**SELECTED PASSAGE**
A family vacation is usually not be based on looking at a hole along with hundreds of other people crowding around nature. I may be wrong, but I thought nature was to be observed in silence with that Lee Ann Womack song “I Hope You Dance” acting like a broken record with the line, “I hope you still feel small when you stand beside the ocean” because you do feel small beside the Grand Canyon.
With that, Glacier National Park is much more for me for if I choose to vacation for a long period of time. There climbing is a limitless exploration and feels safer and more tangible. Also, the mere contrast of warmth or normal mountain temperature with glacial rock is astonishing. Green combining with white blends together to form a new color, one no Crayola manufacturer can name.
There is also a town close by, Columbia Falls, with people chugging along with a tinge of Northern Exposure. So if camping in the park over a motel is not something I desire, then I can stay in the town to witness the magnificence of the mountain at my door. The mountains are unmistakably breathtaking and easily viewed from anywhere in town instead of at death threatening heights such as the Grand Canyon.
For me the beauty and awe is the same as the Grand Canyon but cheaper and more omnipresent. Two million visitors come to Glacier each year, and I can see why. The Robert Frost poem “Fire and Ice” comes to mind while in the park. This mesh of greenery and ice working together to produce a landscape anyone would need to reach enlightenment. If the world were to end like in the poem, I would just chose to be in Glacier when it did.
Wednesday, June 24, 2009
Where Starbucks was Born
Fish, bread, glazed nut aroma, postcards, tacky gift shop t-shirts, and some fruit gave me a ton to look at as I spent my hour at Pike Place Market away from the others in my group. It is nice to have this time for myself. I made googley eyes at the fish throwers because astonishingly enough they are very attractive with lively sense of humors. The sounds of people talking and laughing as well as street musicians carried me from one spot to the next in the market. The overwhelming smell of coffee and sweets concealed any fish stench. Families strolled along with no rush since it is in fact, Sunday. This day could not start out any better in my semi-mecca, the birthplace of Starbucks.

**EXTRACTED ENTRIES**
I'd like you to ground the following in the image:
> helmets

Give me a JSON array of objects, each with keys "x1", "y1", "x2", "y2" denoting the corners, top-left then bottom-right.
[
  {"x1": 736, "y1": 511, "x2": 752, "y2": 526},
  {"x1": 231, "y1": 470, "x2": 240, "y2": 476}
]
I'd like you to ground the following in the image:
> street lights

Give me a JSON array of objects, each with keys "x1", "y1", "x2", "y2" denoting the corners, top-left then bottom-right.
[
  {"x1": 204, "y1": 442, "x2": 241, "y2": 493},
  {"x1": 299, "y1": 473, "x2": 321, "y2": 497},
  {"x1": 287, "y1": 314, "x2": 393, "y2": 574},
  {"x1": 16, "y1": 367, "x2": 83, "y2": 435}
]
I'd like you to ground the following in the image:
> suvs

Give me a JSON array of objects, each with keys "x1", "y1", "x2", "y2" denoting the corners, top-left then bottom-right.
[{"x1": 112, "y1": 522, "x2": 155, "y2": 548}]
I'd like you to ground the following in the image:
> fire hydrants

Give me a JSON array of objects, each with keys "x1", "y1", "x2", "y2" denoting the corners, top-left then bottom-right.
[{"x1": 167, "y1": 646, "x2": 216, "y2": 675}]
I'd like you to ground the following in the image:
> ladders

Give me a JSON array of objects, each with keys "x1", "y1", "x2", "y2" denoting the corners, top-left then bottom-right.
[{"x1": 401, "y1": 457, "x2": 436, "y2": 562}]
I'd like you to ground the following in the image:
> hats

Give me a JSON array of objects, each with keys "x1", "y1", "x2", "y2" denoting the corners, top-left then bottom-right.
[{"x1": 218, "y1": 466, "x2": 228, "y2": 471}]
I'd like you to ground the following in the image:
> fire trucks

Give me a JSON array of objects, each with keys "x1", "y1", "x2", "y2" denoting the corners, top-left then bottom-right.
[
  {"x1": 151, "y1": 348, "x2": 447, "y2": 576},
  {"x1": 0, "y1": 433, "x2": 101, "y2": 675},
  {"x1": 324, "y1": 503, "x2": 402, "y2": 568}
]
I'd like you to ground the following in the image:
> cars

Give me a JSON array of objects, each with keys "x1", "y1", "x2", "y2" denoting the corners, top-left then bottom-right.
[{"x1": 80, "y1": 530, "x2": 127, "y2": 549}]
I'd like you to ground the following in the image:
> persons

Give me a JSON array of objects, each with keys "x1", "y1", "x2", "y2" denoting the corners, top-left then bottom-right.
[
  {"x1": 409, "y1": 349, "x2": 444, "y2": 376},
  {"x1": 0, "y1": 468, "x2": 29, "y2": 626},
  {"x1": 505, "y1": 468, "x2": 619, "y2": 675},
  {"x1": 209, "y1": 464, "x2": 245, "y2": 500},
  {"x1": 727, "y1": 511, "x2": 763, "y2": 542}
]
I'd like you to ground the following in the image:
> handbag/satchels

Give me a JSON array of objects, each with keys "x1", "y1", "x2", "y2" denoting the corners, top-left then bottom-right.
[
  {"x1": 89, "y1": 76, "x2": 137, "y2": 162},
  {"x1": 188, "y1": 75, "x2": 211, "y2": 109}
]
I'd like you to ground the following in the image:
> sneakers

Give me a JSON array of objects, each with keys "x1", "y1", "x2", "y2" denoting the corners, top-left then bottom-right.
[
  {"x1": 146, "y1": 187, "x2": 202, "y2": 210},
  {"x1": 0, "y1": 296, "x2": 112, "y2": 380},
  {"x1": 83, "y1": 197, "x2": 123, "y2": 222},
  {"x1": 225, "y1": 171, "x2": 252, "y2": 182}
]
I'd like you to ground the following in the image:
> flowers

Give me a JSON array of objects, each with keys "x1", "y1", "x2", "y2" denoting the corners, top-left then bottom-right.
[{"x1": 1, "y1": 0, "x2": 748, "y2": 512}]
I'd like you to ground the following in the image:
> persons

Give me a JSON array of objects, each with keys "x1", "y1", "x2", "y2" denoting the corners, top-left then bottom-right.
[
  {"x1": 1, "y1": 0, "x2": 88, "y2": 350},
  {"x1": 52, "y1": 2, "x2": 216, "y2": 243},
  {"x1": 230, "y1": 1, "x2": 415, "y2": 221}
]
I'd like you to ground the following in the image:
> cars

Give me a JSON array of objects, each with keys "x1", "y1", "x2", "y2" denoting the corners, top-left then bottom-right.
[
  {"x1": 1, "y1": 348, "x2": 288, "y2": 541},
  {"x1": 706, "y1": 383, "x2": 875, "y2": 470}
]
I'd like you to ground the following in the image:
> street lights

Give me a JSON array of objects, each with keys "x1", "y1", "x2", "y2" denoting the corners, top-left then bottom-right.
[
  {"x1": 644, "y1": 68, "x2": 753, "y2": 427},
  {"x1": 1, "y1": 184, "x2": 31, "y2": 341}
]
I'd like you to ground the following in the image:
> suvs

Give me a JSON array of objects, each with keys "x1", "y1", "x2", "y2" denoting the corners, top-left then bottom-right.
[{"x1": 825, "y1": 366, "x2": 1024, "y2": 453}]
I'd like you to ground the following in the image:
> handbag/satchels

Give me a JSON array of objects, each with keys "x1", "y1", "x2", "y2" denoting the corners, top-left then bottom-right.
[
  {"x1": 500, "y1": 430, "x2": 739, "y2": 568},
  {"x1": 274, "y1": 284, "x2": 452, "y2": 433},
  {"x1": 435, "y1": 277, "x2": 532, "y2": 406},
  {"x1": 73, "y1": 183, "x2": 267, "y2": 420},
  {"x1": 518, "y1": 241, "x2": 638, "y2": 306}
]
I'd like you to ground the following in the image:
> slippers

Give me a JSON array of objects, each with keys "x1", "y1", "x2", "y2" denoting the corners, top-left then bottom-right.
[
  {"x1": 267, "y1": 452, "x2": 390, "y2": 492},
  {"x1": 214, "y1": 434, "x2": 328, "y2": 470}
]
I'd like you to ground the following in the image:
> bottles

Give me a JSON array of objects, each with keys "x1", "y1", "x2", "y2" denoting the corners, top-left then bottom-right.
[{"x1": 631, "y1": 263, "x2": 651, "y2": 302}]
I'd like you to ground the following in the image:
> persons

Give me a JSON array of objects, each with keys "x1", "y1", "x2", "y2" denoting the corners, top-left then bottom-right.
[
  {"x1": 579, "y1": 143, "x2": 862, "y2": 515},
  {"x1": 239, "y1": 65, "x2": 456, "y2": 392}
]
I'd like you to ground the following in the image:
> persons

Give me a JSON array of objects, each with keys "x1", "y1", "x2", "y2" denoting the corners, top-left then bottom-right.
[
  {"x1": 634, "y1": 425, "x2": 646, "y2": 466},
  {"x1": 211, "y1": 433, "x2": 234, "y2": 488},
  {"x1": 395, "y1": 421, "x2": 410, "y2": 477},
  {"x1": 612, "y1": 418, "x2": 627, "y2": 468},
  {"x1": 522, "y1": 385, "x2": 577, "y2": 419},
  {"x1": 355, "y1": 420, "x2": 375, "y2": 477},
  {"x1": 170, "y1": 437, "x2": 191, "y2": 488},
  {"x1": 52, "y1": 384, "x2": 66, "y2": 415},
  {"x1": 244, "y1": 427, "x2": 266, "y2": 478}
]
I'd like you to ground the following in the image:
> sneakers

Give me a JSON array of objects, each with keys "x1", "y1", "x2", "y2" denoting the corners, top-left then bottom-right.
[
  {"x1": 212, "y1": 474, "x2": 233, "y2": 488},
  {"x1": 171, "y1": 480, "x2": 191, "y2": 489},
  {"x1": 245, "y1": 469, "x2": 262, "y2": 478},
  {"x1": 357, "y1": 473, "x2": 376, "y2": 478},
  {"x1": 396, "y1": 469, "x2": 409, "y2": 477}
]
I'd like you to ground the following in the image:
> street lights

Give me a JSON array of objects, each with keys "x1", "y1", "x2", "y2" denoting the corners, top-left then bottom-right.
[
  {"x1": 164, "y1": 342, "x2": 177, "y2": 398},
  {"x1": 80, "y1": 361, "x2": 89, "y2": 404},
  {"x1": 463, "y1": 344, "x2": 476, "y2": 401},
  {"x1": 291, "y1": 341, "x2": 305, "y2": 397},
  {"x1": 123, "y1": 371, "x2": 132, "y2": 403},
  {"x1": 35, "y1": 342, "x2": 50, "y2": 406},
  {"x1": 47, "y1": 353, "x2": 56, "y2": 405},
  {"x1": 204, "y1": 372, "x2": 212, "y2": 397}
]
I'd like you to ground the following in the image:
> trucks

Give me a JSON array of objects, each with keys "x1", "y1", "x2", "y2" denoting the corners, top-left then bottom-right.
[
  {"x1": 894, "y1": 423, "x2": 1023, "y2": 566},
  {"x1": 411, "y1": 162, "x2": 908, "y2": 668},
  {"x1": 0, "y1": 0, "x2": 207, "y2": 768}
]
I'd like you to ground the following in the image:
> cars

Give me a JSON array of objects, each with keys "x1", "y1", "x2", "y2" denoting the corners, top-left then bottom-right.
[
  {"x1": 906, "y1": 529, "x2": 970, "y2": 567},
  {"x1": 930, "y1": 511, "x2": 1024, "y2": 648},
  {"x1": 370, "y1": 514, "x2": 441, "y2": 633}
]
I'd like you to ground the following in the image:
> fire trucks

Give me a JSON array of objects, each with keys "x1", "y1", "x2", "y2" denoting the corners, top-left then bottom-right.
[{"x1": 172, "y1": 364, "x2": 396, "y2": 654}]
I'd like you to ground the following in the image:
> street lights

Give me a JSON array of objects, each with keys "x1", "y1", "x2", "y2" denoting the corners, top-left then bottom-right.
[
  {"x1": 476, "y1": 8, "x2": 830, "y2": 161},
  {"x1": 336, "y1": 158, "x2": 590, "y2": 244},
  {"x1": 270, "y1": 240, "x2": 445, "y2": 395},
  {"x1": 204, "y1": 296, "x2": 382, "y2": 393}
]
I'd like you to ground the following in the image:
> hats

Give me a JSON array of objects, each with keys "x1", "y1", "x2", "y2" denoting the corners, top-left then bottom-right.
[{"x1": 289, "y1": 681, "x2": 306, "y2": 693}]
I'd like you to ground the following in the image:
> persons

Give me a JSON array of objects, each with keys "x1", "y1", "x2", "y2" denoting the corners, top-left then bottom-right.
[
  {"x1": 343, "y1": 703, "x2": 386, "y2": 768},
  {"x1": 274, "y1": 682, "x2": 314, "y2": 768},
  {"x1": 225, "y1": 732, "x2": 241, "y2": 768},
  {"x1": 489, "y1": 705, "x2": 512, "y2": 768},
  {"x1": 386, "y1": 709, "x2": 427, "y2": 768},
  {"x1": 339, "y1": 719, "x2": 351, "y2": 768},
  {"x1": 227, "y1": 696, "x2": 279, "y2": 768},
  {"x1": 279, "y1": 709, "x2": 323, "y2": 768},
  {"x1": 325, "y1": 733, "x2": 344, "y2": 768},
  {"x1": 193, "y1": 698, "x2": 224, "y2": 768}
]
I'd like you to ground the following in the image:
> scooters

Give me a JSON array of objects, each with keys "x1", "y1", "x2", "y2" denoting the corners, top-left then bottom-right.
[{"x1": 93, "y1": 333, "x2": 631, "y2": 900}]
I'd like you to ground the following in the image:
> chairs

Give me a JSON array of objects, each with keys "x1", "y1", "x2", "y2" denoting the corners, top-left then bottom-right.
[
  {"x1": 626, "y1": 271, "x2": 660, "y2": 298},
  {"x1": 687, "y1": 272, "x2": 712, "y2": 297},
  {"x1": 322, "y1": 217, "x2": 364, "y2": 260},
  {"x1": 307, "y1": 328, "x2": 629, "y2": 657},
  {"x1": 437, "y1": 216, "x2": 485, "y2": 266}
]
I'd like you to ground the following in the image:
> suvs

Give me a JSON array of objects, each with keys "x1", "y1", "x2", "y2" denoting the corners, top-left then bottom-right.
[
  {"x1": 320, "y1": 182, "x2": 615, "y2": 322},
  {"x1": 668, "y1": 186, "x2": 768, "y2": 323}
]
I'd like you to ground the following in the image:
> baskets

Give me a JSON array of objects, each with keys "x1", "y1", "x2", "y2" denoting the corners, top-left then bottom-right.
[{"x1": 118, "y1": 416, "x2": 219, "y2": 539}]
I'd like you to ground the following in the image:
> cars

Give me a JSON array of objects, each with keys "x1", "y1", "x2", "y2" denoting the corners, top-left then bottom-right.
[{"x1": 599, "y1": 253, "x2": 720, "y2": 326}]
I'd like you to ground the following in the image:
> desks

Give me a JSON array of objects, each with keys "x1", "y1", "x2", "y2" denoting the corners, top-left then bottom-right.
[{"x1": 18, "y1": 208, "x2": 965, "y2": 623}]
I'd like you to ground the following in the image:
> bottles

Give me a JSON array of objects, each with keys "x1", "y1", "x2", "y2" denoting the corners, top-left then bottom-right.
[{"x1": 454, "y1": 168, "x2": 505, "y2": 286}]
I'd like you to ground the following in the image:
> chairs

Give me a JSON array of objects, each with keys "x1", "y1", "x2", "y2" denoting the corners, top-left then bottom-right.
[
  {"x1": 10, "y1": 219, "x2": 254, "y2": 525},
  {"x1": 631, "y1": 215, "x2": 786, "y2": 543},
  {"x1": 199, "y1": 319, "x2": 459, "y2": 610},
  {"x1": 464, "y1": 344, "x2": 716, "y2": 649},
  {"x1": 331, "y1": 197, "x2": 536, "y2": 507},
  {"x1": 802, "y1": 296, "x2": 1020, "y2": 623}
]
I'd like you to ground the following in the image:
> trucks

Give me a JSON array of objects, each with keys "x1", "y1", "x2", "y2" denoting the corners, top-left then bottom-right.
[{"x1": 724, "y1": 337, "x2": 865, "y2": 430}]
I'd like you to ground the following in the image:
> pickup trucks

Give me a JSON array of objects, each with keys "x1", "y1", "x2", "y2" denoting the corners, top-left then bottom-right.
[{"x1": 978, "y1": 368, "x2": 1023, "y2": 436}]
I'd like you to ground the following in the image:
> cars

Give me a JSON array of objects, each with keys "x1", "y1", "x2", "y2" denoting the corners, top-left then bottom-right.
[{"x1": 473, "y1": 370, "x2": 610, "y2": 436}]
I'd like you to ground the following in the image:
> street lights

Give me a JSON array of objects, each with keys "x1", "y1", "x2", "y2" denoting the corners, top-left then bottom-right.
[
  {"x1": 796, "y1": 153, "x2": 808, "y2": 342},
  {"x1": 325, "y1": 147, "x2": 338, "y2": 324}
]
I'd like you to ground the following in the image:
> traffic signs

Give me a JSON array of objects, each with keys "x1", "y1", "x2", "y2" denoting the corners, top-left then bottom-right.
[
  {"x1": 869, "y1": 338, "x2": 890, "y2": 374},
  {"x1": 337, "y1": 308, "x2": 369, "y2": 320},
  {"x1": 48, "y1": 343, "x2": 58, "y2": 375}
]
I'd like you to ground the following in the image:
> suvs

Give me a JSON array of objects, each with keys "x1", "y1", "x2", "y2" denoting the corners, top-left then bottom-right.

**GIVEN PROBLEM 1**
In the travel passage, how many people visit Glacier each year?
**GIVEN PROBLEM 2**
Continue the travel passage past its final sentence.

**OUTPUT 1**
Two million visitors.

**OUTPUT 2**
Unfortunately, my new red shoes- which I could not wait to wear- wore me. Yes, they were cheap for a reason because the backs of my heels began to hurt early on, and by the end on the day, I had walked possibly more than in any other city, and my heels were beaten. Wanting to complain and scream all day to my group, I refused to since I had shown them off so candidly and stupidly the day before as being a great find. Now I walked/ limped in silent pain coupled with lower back strain.
The day progressed and we had traveled away from the market to the Underground tour. Since the tour had sold out without the entire group buying tickets, Dr. Spring, Emma, Shirah, and myself sprinted back to Pike Place Market for Emma to purchase a mug from the first Starbucks. Dr. Spring ran us across the city doing high jumps over fire hydrants, but I lagged behind praying that somehow my heels would evaporate.
I glanced at the city, I felt bits of Portland with a more matured atmosphere. Buildings seemed a little cleaner and more historic while people dressed a tad more on the business side. Duck boat/land trips quacked around the city and pier (ah tourism). Father’s Day brought families out and about. As I saw the kids swarming their dads, I hoped to see mine soon. I also remembered these kinds of trips as a kid a little more clearly; I complained and punched my brother, Michael, while mom tried her best to make everyone happy. If the family outing was on a Sunday, I definitely got a spanking (a Sunday ritual of mine it seemed).
The Underground tour reeled in families just as any other attraction or tour we have encountered. This one proved very different from the rest. As the guides explained how the city came to be, I soon realized each anecdote did not pave this iconic picture of Seattle. Instead, the tour showed what the 1800s truly realistically, which is similar to the twenty-first century, full of mistakes and inventions.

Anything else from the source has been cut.